In the same announcement, Justice said he aims to create a new Department of the Arts and Culture and History. It wasn’t immediately clear when or how such a department would be created.
“We’ve checked and double checked and there will be no lapses in federal funding and no harm caused to any of these programs,” Justice stated. “There are going to be real cost savings here and at the same time we are going to create the Department of the Arts and Culture and History that will answer directly to me.
“We want to preserve and aggressively grow our arts in West Virginia while at the same time making our education department, and government, more efficient and responsive.”
The bill would move the agencies within Education and the Arts to other existing departments, including the Department of Education and the Department of Commerce.
But critics of the bill had expressed worry about several factors including the loss of an official advocate for the arts, the time required to efficiently move the agencies, the continued flow of federal funding and what would happen to some programs that are not specifically mentioned in the bill.
A news release indicated the Justice administration concluded that no programs are at risk of having their federal funding reduced.
The administration also concluded that some programs — like the Office of Professional Development — that had been under Education and the Arts will be more appropriately administered in the Department of Education.
The administration wound up agreeing with proponents that the move will save money and make government more efficient.

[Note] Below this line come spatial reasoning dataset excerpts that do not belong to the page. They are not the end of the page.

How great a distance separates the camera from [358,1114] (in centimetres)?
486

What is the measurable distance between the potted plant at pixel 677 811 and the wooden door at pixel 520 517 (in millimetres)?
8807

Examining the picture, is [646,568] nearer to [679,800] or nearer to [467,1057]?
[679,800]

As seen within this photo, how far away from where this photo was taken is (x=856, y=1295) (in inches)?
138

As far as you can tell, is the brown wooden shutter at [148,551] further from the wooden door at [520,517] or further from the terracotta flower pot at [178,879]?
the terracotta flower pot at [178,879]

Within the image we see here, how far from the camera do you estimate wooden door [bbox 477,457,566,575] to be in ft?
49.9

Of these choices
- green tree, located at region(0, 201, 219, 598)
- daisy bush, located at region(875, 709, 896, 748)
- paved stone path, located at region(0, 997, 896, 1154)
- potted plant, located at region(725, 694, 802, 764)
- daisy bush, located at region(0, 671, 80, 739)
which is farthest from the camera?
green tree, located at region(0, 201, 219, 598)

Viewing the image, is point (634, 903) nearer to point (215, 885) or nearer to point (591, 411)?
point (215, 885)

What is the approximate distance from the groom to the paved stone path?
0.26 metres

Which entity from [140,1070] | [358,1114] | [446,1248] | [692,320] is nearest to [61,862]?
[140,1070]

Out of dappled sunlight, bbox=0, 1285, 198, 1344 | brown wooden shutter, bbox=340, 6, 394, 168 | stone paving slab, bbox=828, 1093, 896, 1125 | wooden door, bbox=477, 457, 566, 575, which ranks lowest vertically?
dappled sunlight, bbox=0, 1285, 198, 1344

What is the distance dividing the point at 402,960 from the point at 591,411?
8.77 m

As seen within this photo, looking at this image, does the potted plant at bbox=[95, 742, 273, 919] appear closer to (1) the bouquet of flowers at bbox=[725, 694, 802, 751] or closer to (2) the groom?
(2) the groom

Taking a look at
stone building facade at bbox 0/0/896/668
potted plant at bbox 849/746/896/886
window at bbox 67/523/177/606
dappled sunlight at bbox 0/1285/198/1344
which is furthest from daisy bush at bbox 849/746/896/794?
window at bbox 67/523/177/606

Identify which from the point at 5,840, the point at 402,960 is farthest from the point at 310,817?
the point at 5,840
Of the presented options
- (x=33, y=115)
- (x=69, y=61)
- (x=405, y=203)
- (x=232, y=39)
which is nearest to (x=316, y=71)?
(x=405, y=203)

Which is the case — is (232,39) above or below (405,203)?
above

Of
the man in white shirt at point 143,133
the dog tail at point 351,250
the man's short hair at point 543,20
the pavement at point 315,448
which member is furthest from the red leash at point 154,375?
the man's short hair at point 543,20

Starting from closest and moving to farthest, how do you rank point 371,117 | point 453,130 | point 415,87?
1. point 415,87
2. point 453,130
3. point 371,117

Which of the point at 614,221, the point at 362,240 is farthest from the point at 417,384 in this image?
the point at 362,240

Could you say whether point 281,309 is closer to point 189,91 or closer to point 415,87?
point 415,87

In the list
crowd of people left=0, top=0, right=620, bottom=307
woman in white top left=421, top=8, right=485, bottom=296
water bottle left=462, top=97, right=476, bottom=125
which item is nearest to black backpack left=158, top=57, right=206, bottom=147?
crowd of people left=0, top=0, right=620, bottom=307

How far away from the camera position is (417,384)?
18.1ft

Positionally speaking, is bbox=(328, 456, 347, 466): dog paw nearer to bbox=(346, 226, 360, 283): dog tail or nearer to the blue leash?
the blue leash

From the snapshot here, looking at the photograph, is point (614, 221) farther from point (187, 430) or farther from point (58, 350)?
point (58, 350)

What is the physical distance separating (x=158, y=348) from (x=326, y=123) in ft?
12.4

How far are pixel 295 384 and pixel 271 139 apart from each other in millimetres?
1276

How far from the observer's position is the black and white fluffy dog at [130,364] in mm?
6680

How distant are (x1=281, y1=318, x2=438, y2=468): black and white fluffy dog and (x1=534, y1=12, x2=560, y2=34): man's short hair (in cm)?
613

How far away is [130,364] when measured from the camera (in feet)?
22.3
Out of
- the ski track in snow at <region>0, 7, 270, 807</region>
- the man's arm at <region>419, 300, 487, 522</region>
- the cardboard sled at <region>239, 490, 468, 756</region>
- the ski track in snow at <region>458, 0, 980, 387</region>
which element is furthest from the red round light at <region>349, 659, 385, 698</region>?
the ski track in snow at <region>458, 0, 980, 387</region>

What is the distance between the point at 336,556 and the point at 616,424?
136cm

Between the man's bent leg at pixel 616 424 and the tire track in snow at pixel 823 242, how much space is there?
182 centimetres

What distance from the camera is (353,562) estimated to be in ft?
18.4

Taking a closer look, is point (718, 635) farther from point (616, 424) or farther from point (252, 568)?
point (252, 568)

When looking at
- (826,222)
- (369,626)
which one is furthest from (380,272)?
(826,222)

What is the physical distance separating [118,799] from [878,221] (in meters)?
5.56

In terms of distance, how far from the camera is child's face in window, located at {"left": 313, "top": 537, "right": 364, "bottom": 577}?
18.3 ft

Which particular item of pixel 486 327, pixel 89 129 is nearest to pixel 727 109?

“I want to thank Gov. Jim Justice for today taking this extraordinary step forward to give our teachers and principals more control over their professional development programs, and to eliminate some of the unneeded bureaucracy that’s been holding back our state’s educational system,” said House Education Chairman Paul Espinosa.
Espinosa, R-Jefferson, has been one of the main advocates for the bill.
“As we’ve said all along, House Bill 4006 was designed to make our education department more efficient and better tailored to fit the needs of our students, educators and administrators. I’m also glad the governor has recognized our commitment to ensuring there be no disruption of federal funds or services provided by these programs.”
What Justice would do with the bill has been highly-anticipated ever since it passed during the regular legislative session.
Conflict over what to do resulted in the firing of Justice’s high-profile secretary for Education and the Arts, Gayle Manchin, the wife of U.S. Sen. Joe Manchin.
The Department of Education and the Arts was established by then-Gov. Gaston Caperton, along with other super secretary cabinet positions. In 1989, Caperton proposed a constitutional amendment that would have placed responsibility for public education with the department, rather than with the state Board of Education.
The amendment was defeated, but the department lived.
There was disagreement this year over how much would be saved by doing away with Education and the Arts.
A fiscal note from the Department of Education — which is a separate agency from Education and the Arts — estimates savings of $750,000 through the elimination of some staff positions.
A separate fiscal note from the Department of Education and the Arts estimates no savings and suggests the move could actually be inefficient.